India’s Manufacturing Push Tests Limits of China Comparison
India’s rapid economic growth and favourable demographics have reignited discussions about its potential to become a manufacturing powerhouse, with some analysts drawing comparisons to China’s ascent two decades ago. However, a new UBS report suggests that while India possesses some advantages, it faces significant hurdles in replicating China’s manufacturing dominance.
At first glance, the numbers seem daunting. India’s manufacturing sector accounts for a mere 3% of global manufacturing value-added, a drop in the ocean compared to China’s commanding 30% share. Yet beneath these stark figures lies a more nuanced story of potential and pitfalls.
India’s trump card is its demographic dividend – a vast, young workforce that’s both cheap and increasingly skilled. This labour pool, combined with improving infrastructure and a government keen on attracting foreign investment, creates a potent mix for manufacturing growth. The country’s large domestic market, now on par with China’s in 2006-2007, provides a solid foundation for expansion that could eventually lead to increased global market share.
The path to manufacturing dominance is far from clear-cut, however. India’s economic structure differs markedly from China’s at a similar stage of development. Services, not manufacturing, have long been India’s forte.
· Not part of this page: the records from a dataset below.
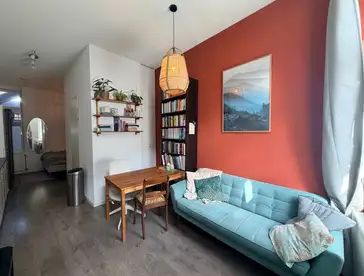 Foto #1 Studio Nieuwe Koekoekstraat Utrecht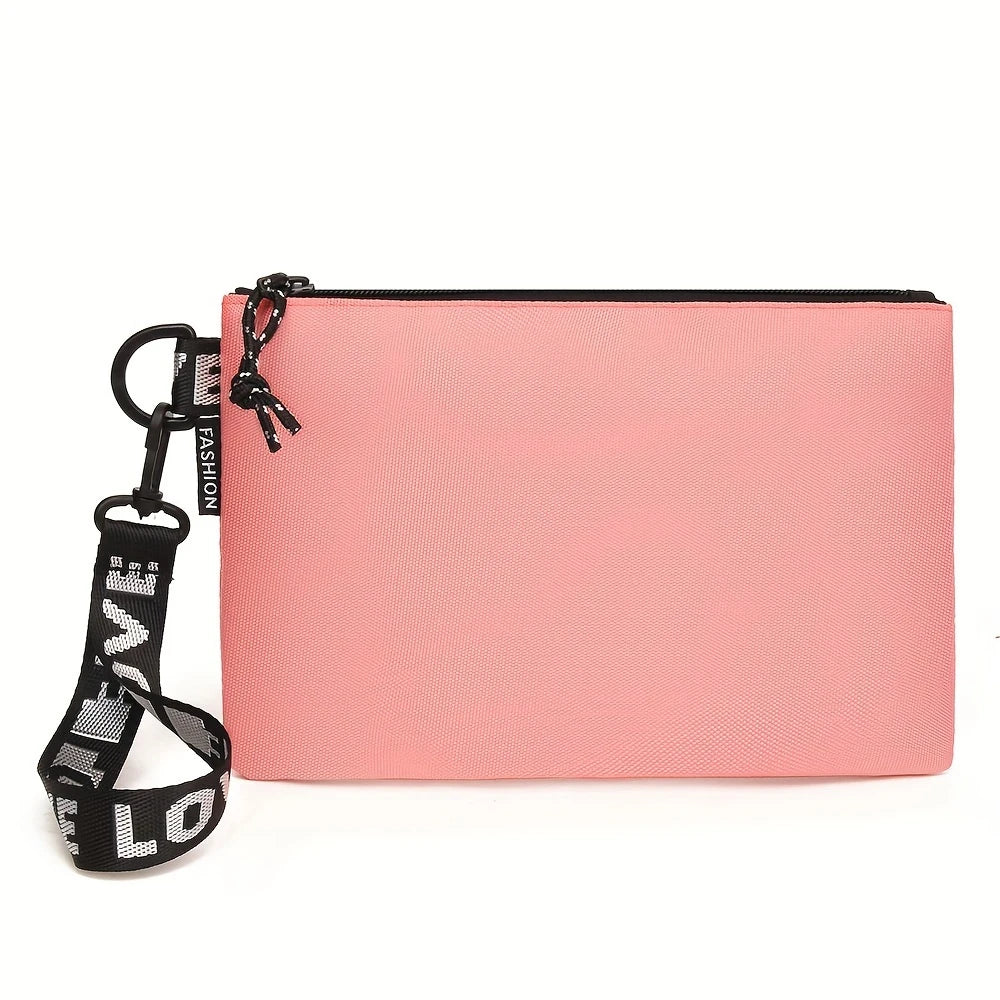 Men's Hand-Held Bag, Large Capacity Hand-Held Envelope Bag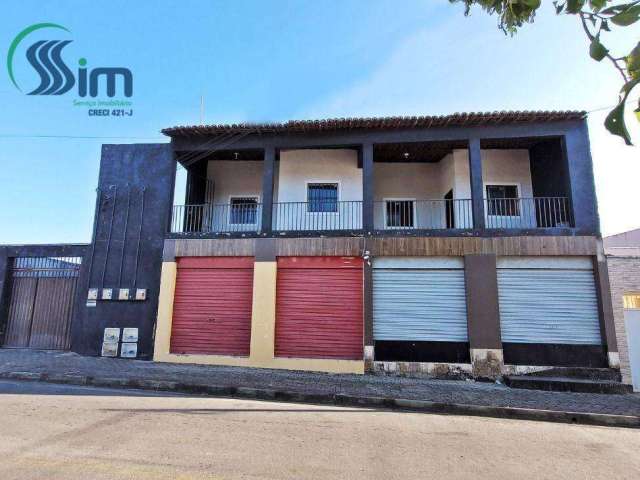 Prédio à venda, 272 m² por R$ 399.000 - Jurema - Caucaia/CE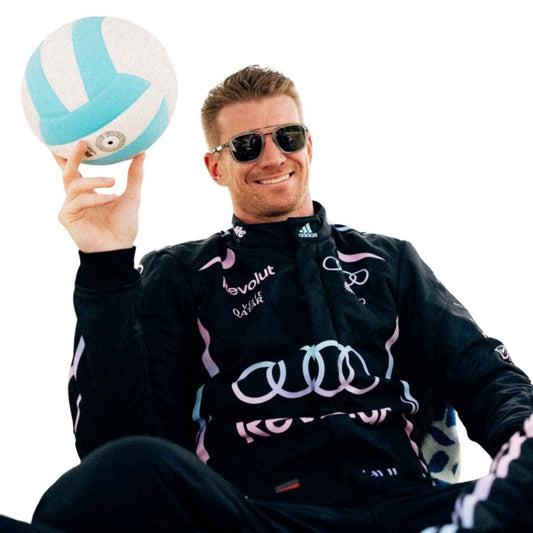 Nico Hulkenberg Miami GP 2026 Racing Suit Replica.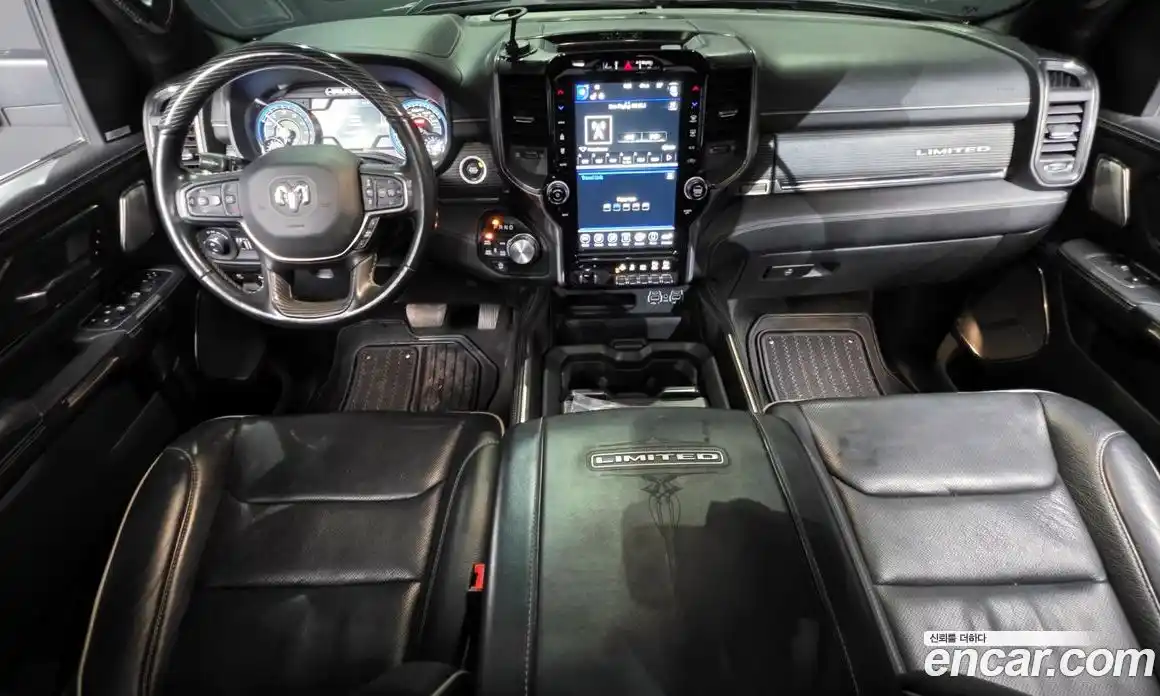 Dodge Ram Pick Up 2021 5.7 Автомат в Москве № 402676, фото 16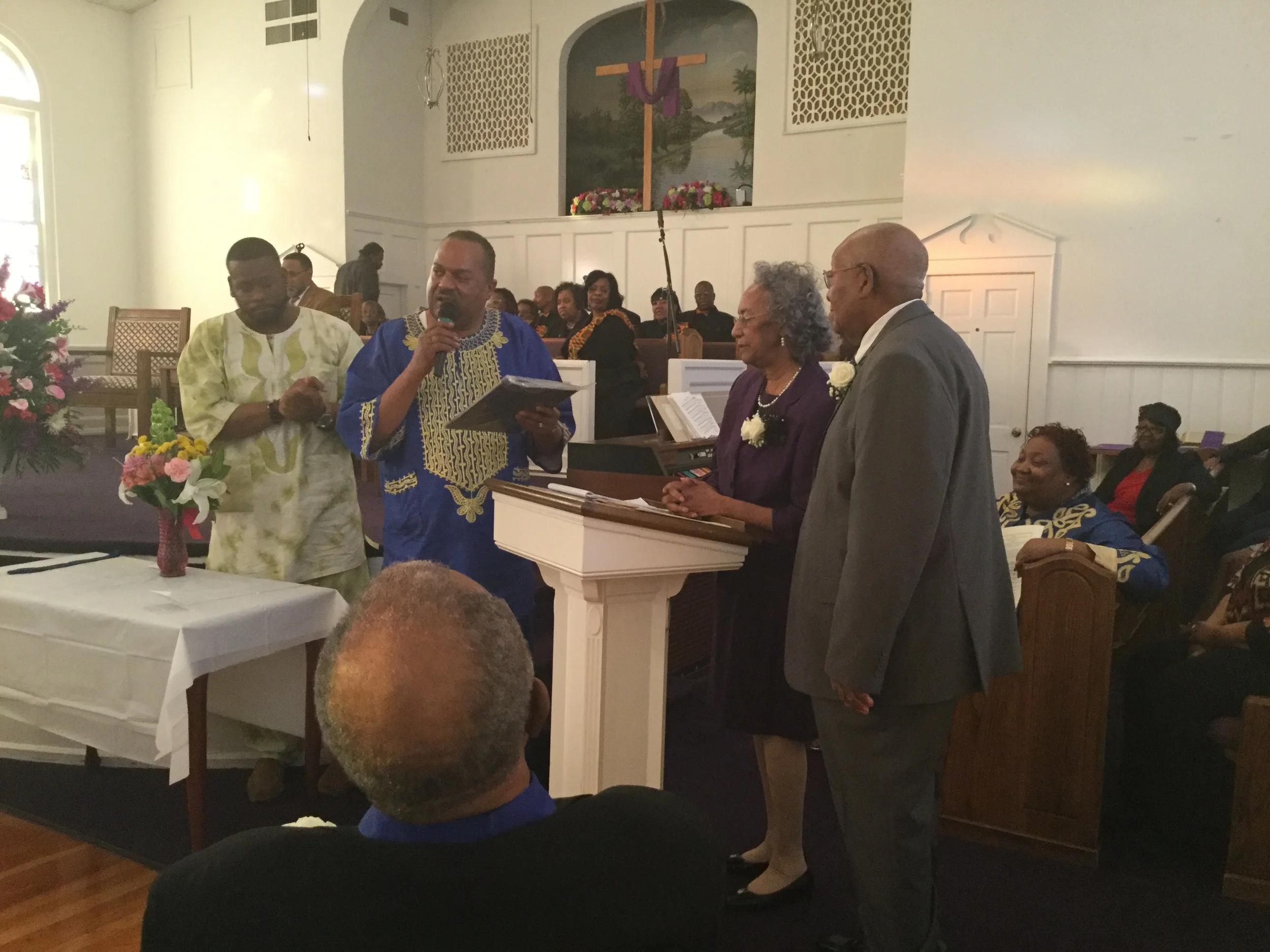 Antioch African American History Month Celebration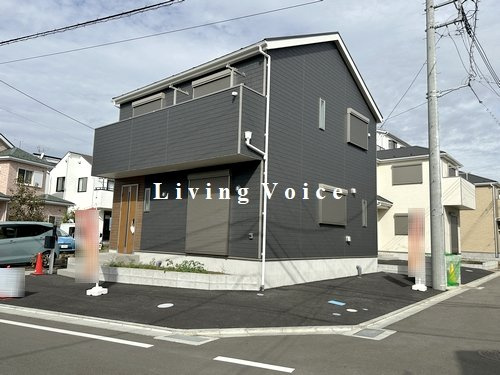 【外観】 | 【仲介手数料０円】相模原市中央区共和第6　新築一戸建て　4号棟　全10棟 | 5号棟　相模原市中央区共和第6　新築一戸建て　全10棟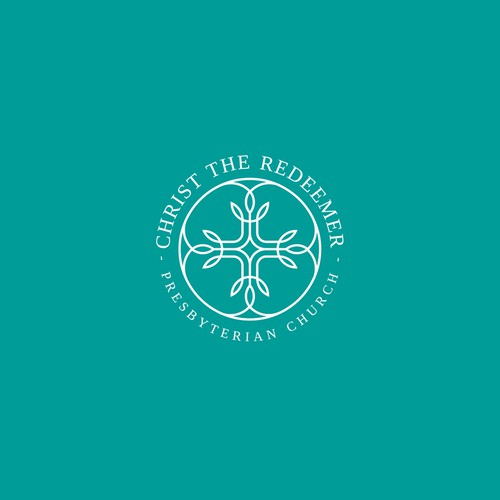 Christ the Redeemer Presbyterian Church Logo Design by _Graphilda_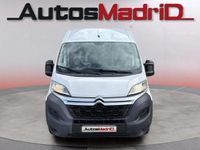 Usado Citroën Jumper 131 CV (96 kW) 2019 Monovolumen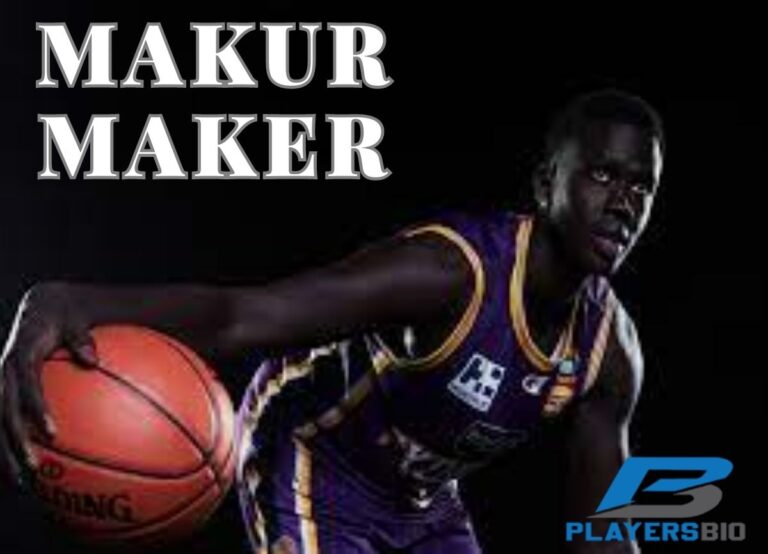 Makur Maker, An NBA G League Player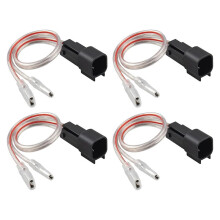 Autoluidspreker Bedrading Harnas Connector Adapter voor F150 Escape voor Navigator Town Car voor 3/5/6 1998-2011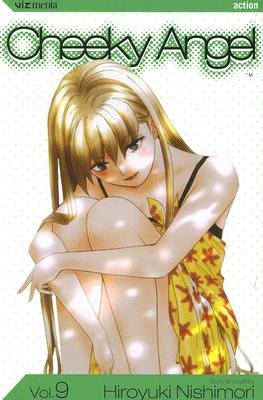 Cover of Cheeky Angel Vol 9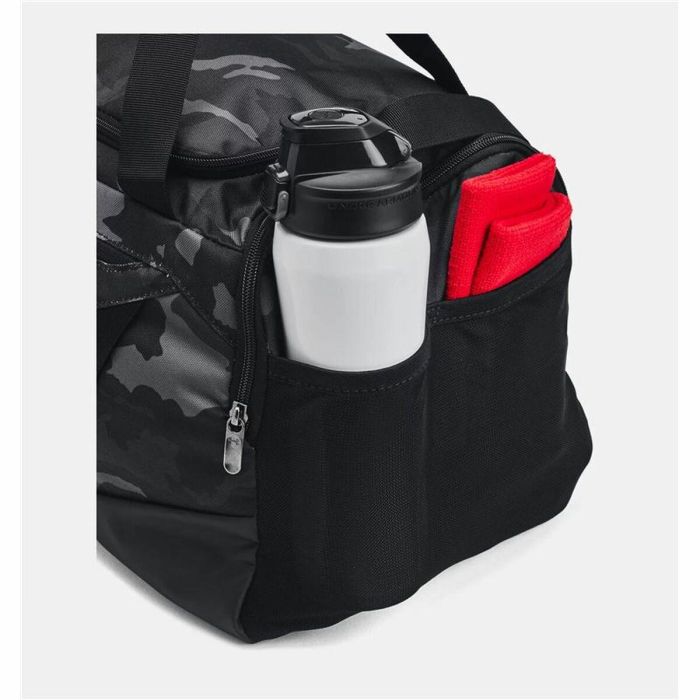 Bolsa de Deporte Under Armour 1369222-007 Negro Talla única 2 Bolsa de Deporte Under Armour 1369222-007 Negro Talla única 2
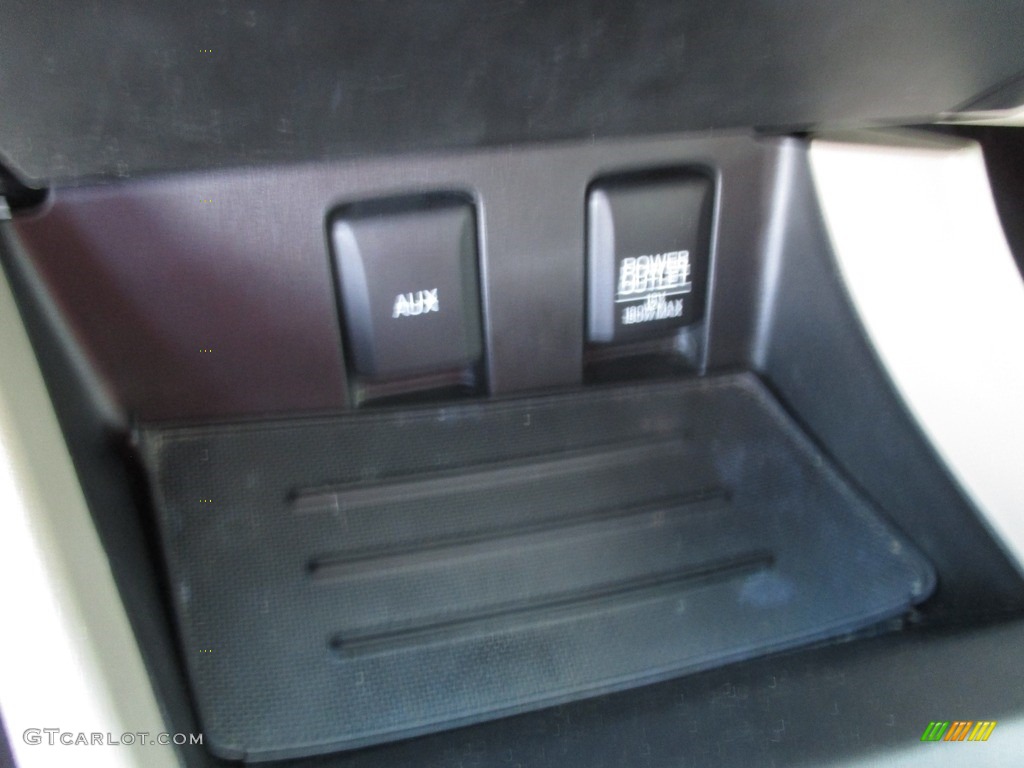 2014 Civic LX Sedan - Crimson Pearl / Beige photo #18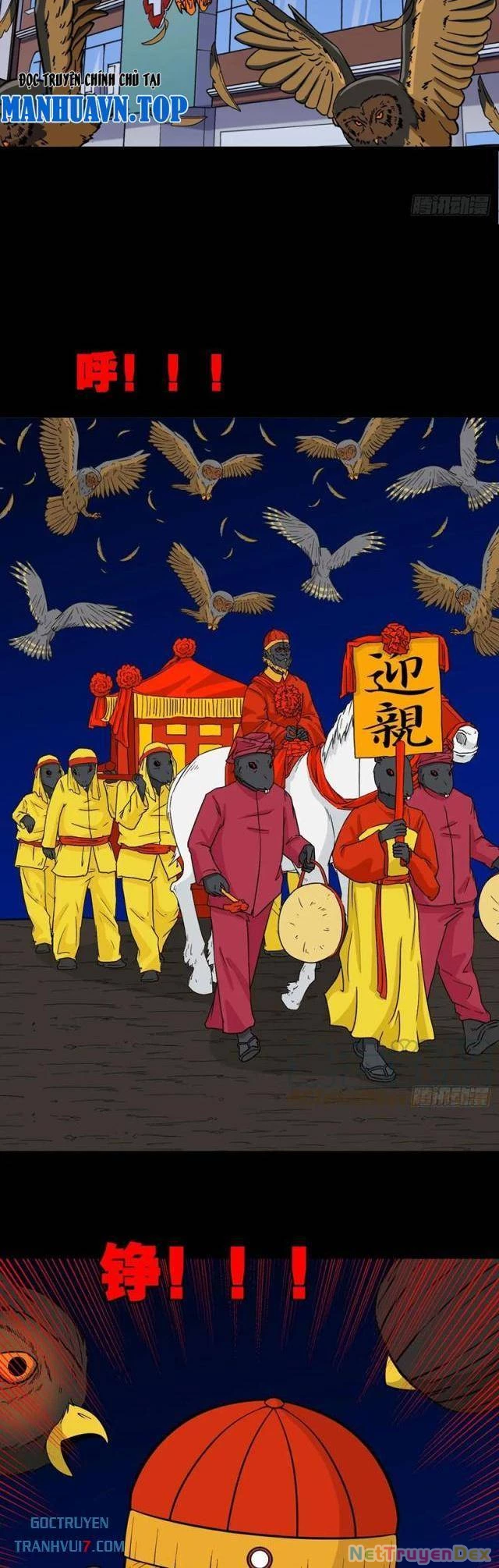 Đấu Yếm Thần Chapter 159 - Trang 3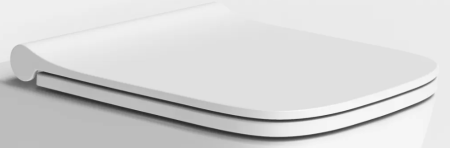 Сиденье для унитаза Boheme Bello 975-MW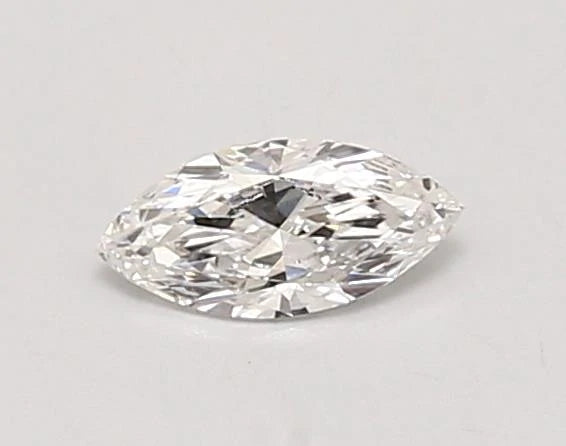 0.33 Carat · MARQUISE · D · VVS1 · IGI · Excellent Cut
This services-heavy model may prove an advantage in an increasingly digital world, but it also means India is unlikely to follow China’s heavily industrial growth trajectory.
The report highlights intriguing shifts in consumption patterns as Indian incomes rise. With 119 million people now earning over $5,000 annually, demand for durable goods and automobiles is set to explode. This growing middle class could fuel a virtuous cycle of production and consumption, much as it did in China. Yet UBS economists caution that sustained consumption growth hinges on the creation of high-quality jobs – a challenge that has long bedevilled Indian policymakers.
Perhaps most surprisingly, the analysis suggests India may not have the same earth-shaking impact on global commodity markets that China did. India’s growth model appears less resource-intensive, shaped by different urbanisation patterns and a smaller share of heavy industry. This could have profound implications for global energy and materials markets that have long relied on Chinese demand.
Labour reforms emerge as a critical factor in the report. While China benefited from a flexible labour market in its manufacturing heyday, India’s complex labour laws have often been cited as a barrier to growth. Recent reforms, including the consolidation of labour codes, could mark a turning point if fully implemented. Yet political sensitivities around these changes mean progress remains uncertain.
The role of foreign direct investment (FDI) also looms large in India’s manufacturing aspirations. The country has seen a notable uptick in FDI, with manufacturing accounting for over a third of inflows in recent years. This vote of confidence from global investors could provide crucial capital and expertise to boost India’s industrial base.
Yet challenges remain. The report notes that while infrastructure has improved, it still lags behind China’s at a comparable stage of development. Land acquisition for industrial projects, a process that was relatively streamlined in China, remains a thorny issue in India despite recent reforms.
As India navigates these complex waters, the global context adds another layer of intrigue. With many multinational companies seeking to diversify their supply chains away from China, India stands to benefit. However, competition from other emerging economies means success is far from guaranteed.
In the end, the UBS report suggests that while India may not replicate China’s exact path to manufacturing supremacy, it has the potential to forge its own unique route to economic power. The country’s ability to leverage its strengths while addressing structural weaknesses will determine whether it can truly become the world’s next economic titan.